All the lines below need to be transcribed exactly. Pictures get left out.

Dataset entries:
□ □ □ □ □ □ □
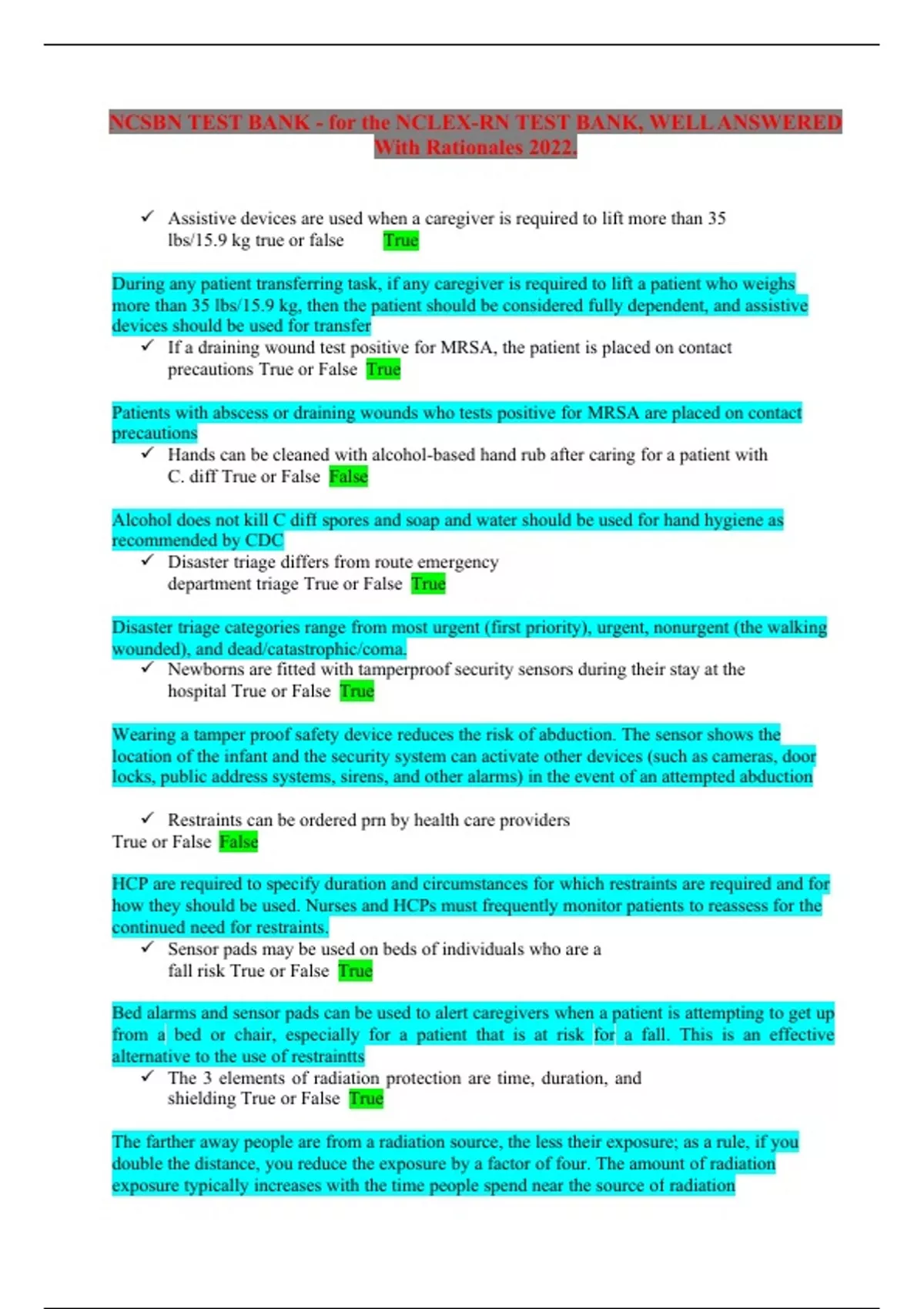 NCSBN TEST BANK - for the NCLEX-RN TEST BANK, WELL ANSWERED With Rationales 2022.

✓ Assistive devices are used when a caregiver is required to lift more than 35 lbs/15.9 kg true or false True

During any patient transferring task, if any caregiver is required to lift a patient who weighs more than 35 lbs/15.9 kg, then the patient should be considered fully dependent, and assistive devices should be used for transfer

✓ If a draining wound test positive for MRSA, the patient is placed on contact precautions True or False True

Patients with abscess or draining wounds who tests positive for MRSA are placed on contact precautions

✓ Hands can be cleaned with alcohol-based hand rub after caring for a patient with C. diff True or False False

Alcohol does not kill C diff spores and soap and water should be used for hand hygiene as recommended by CDC

✓ Disaster triage differs from route emergency department triage True or False True

Disaster triage categories range from most urgent (first priority), urgent, nonurgent (the walking wounded), and dead/catastrophic/coma.

✓ Newborns are fitted with tamperproof security sensors during their stay at the hospital True or False True

Wearing a tamper proof safety device reduces the risk of abduction. The sensor shows the location of the infant and the security system can activate other devices (such as cameras, door locks, public address systems, sirens, and other alarms) in the event of an attempted abduction

✓ Restraints can be ordered prn by health care providers True or False False

HCP are required to specify duration and circumstances for which restraints are required and for how they should be used. Nurses and HCPs must frequently monitor patients to reassess for the continued need for restraints.

✓ Sensor pads may be used on beds of individuals who are a fall risk True or False True

Bed alarms and sensor pads can be used to alert caregivers when a patient is attempting to get up from a bed or chair, especially for a patient that is at risk for a fall. This is an effective alternative to the use of restraintts

✓ The 3 elements of radiation protection are time, duration, and shielding True or False True

The farther away people are from a radiation source, the less their exposure; as a rule, if you double the distance, you reduce the exposure by a factor of four. The amount of radiation exposure typically increases with the time people spend near the source of radiation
□ □ □ □ □ □ □
§ **Completed exercise**
 NCSBN TEST BANK - for the NCLEX-RN TEST BANK, WELL ANSWERED With Rationales 2022.

✓ Assistive devices are used when a caregiver is required to lift more than 35 lbs/15.9 kg true or false True

During any patient transferring task, if any caregiver is required to lift a patient who weighs more than 35 lbs/15.9 kg, then the patient should be considered fully dependent, and assistive devices should be used for transfer

✓ If a draining wound test positive for MRSA, the patient is placed on contact precautions True or False True

Patients with abscess or draining wounds who tests positive for MRSA are placed on contact precautions

✓ Hands can be cleaned with alcohol-based hand rub after caring for a patient with C. diff True or False False

Alcohol does not kill C diff spores and soap and water should be used for hand hygiene as recommended by CDC

✓ Disaster triage differs from route emergency department triage True or False True

Disaster triage categories range from most urgent (first priority), urgent, nonurgent (the walking wounded), and dead/catastrophic/coma.

✓ Newborns are fitted with tamperproof security sensors during their stay at the hospital True or False True

Wearing a tamper proof safety device reduces the risk of abduction. The sensor shows the location of the infant and the security system can activate other devices (such as cameras, door locks, public address systems, sirens, and other alarms) in the event of an attempted abduction

✓ Restraints can be ordered prn by health care providers True or False False

HCP are required to specify duration and circumstances for which restraints are required and for how they should be used. Nurses and HCPs must frequently monitor patients to reassess for the continued need for restraints.

✓ Sensor pads may be used on beds of individuals who are a fall risk True or False True

Bed alarms and sensor pads can be used to alert caregivers when a patient is attempting to get up from a bed or chair, especially for a patient that is at risk for a fall. This is an effective alternative to the use of restraintts

✓ The 3 elements of radiation protection are time, duration, and shielding True or False True

The farther away people are from a radiation source, the less their exposure; as a rule, if you double the distance, you reduce the exposure by a factor of four. The amount of radiation exposure typically increases with the time people spend near the source of radiation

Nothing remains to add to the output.